== WORK TO COMPLETE ==
Reproduce the listing below word for word, omitting the pictures.
=== RECORD LIST ===
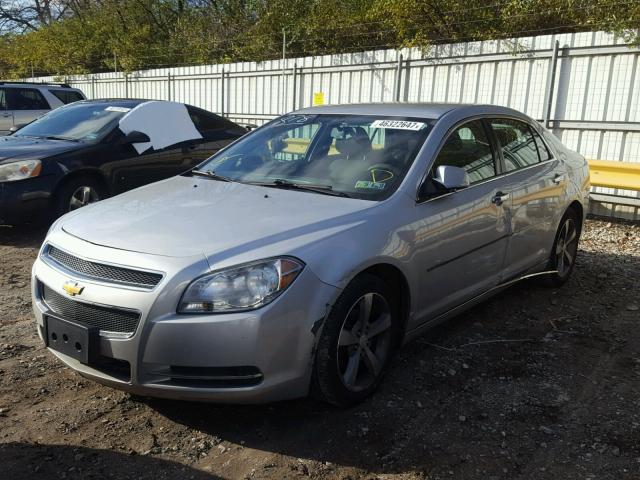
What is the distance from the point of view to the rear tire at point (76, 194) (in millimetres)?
6500

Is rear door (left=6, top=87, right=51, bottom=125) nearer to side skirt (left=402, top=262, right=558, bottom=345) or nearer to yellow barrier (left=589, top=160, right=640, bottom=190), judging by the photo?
yellow barrier (left=589, top=160, right=640, bottom=190)

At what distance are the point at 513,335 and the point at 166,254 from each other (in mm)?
2742

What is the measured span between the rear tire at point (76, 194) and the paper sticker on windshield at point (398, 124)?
407cm

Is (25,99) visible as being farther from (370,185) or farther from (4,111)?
(370,185)

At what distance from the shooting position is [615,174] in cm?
780

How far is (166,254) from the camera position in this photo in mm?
2758

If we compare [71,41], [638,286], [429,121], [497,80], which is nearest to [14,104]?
[497,80]

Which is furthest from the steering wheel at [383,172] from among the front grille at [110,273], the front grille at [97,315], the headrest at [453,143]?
the front grille at [97,315]

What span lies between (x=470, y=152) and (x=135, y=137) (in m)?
4.52

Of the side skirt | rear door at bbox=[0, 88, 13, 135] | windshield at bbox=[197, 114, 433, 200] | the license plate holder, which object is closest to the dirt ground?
the side skirt

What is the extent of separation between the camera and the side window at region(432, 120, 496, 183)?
388 centimetres

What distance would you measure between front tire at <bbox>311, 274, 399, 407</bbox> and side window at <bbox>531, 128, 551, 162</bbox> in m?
2.39

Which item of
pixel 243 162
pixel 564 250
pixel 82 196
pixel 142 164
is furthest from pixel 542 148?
pixel 82 196

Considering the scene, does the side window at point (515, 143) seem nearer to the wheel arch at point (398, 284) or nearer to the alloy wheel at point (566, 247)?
the alloy wheel at point (566, 247)
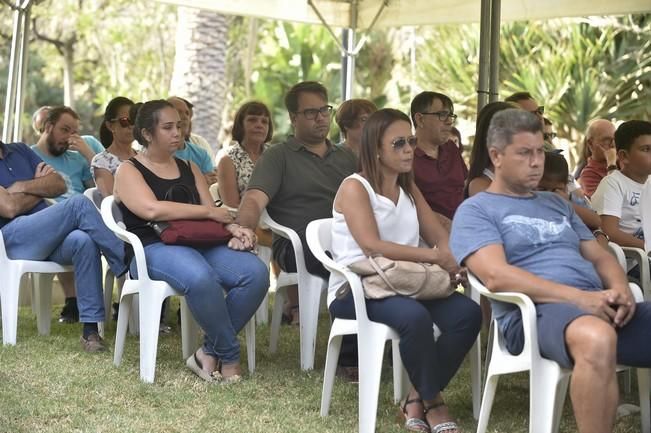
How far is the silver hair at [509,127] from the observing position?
461 centimetres

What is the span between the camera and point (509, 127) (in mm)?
4621

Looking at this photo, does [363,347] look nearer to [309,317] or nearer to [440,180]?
[309,317]

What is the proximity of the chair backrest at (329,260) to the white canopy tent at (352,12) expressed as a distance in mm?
4231

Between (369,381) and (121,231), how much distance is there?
171cm

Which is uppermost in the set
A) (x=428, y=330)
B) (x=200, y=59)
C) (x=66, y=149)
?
(x=200, y=59)

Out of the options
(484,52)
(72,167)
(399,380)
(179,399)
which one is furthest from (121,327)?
(484,52)

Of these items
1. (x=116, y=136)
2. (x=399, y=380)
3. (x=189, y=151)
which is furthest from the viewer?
(x=189, y=151)

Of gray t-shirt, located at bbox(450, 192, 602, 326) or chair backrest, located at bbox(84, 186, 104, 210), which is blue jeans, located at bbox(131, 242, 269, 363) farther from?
gray t-shirt, located at bbox(450, 192, 602, 326)

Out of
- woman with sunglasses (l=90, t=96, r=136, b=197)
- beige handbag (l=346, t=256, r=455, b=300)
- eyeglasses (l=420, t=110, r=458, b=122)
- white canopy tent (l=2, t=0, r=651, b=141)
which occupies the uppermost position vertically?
white canopy tent (l=2, t=0, r=651, b=141)

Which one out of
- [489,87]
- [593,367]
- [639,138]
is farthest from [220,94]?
[593,367]

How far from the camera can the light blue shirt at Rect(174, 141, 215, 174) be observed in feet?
28.0

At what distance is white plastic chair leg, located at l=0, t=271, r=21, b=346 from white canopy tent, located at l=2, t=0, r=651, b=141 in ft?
8.25

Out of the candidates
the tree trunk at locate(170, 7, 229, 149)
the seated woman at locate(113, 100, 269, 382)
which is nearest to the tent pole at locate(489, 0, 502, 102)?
the seated woman at locate(113, 100, 269, 382)

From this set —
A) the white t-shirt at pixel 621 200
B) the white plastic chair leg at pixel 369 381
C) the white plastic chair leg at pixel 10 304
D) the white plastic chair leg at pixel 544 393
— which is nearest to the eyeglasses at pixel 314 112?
the white t-shirt at pixel 621 200
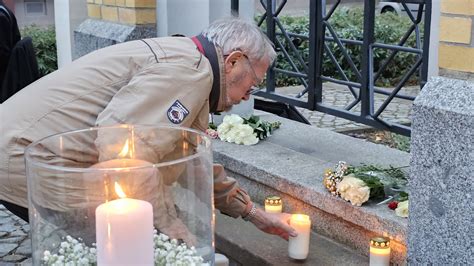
===
== THE RESULT ==
What is the distance from the point of view to the rear tire at point (76, 194) (in millimetres)?
6500

Is rear door (left=6, top=87, right=51, bottom=125) nearer to side skirt (left=402, top=262, right=558, bottom=345) or nearer to yellow barrier (left=589, top=160, right=640, bottom=190), judging by the photo?
yellow barrier (left=589, top=160, right=640, bottom=190)

At what distance are the point at 513,335 and the point at 166,254 from each other (in mm)?
2742

What is the measured span between the rear tire at point (76, 194) and the paper sticker on windshield at point (398, 124)?
407cm

Is (25,99) visible as being farther from (370,185) or farther from (4,111)?
(370,185)

At what distance from the shooting position is [615,174] in cm?
780

How far is (166,254) from the camera position in this photo in mm?
2758

If we compare [71,41], [638,286], [429,121], [497,80], which is nearest to [14,104]?
[497,80]

Which is furthest from the steering wheel at [383,172] from among the front grille at [110,273], the front grille at [97,315], the headrest at [453,143]?
the front grille at [97,315]

What span lies between (x=470, y=152) and (x=135, y=137) (in m)?
4.52

Of the side skirt | rear door at bbox=[0, 88, 13, 135] | windshield at bbox=[197, 114, 433, 200] | the license plate holder, which object is closest to the dirt ground?
the side skirt

What is the extent of separation between the camera and the side window at region(432, 120, 496, 183)?
388 centimetres

What distance would you measure between front tire at <bbox>311, 274, 399, 407</bbox> and side window at <bbox>531, 128, 551, 162</bbox> in m?
2.39

Which item of
pixel 243 162
pixel 564 250
pixel 82 196
pixel 142 164
is furthest from pixel 542 148?
pixel 82 196

Considering the scene, does the side window at point (515, 143) seem nearer to the wheel arch at point (398, 284) or nearer to the alloy wheel at point (566, 247)?
the alloy wheel at point (566, 247)
How far is the silver hair at [509,127] from the observing position?
461 centimetres

What is the span between the camera and point (509, 127) (in mm)?
4621

Looking at this photo, does [363,347] look nearer to [309,317] or nearer to [440,180]?
[309,317]

What is the proximity of the chair backrest at (329,260) to the white canopy tent at (352,12) expressed as a distance in mm?
4231

Between (369,381) and (121,231), how much distance is there?
171cm

Which is uppermost in the set
A) (x=428, y=330)
B) (x=200, y=59)
C) (x=66, y=149)
?
(x=200, y=59)

Out of the options
(484,52)
(72,167)
(399,380)
(179,399)
which one is furthest from (121,327)?
(484,52)

Of these items
1. (x=116, y=136)
2. (x=399, y=380)
3. (x=189, y=151)
which is furthest from the viewer?
(x=189, y=151)

Of gray t-shirt, located at bbox(450, 192, 602, 326) or chair backrest, located at bbox(84, 186, 104, 210), which is blue jeans, located at bbox(131, 242, 269, 363) farther from?
gray t-shirt, located at bbox(450, 192, 602, 326)

Out of
- woman with sunglasses (l=90, t=96, r=136, b=197)
- beige handbag (l=346, t=256, r=455, b=300)
- eyeglasses (l=420, t=110, r=458, b=122)
- white canopy tent (l=2, t=0, r=651, b=141)
which occupies the uppermost position vertically?
white canopy tent (l=2, t=0, r=651, b=141)

Which one out of
- [489,87]
- [593,367]
- [639,138]
is farthest from [220,94]?
[593,367]

How far from the camera can the light blue shirt at Rect(174, 141, 215, 174) be observed in feet?
28.0

At what distance is white plastic chair leg, located at l=0, t=271, r=21, b=346 from white canopy tent, located at l=2, t=0, r=651, b=141 in ft?
8.25

Out of the candidates
the tree trunk at locate(170, 7, 229, 149)
the seated woman at locate(113, 100, 269, 382)
which is nearest to the tent pole at locate(489, 0, 502, 102)?
the seated woman at locate(113, 100, 269, 382)

From this set —
A) the white t-shirt at pixel 621 200
B) the white plastic chair leg at pixel 369 381
C) the white plastic chair leg at pixel 10 304
D) the white plastic chair leg at pixel 544 393
— which is nearest to the eyeglasses at pixel 314 112?
the white t-shirt at pixel 621 200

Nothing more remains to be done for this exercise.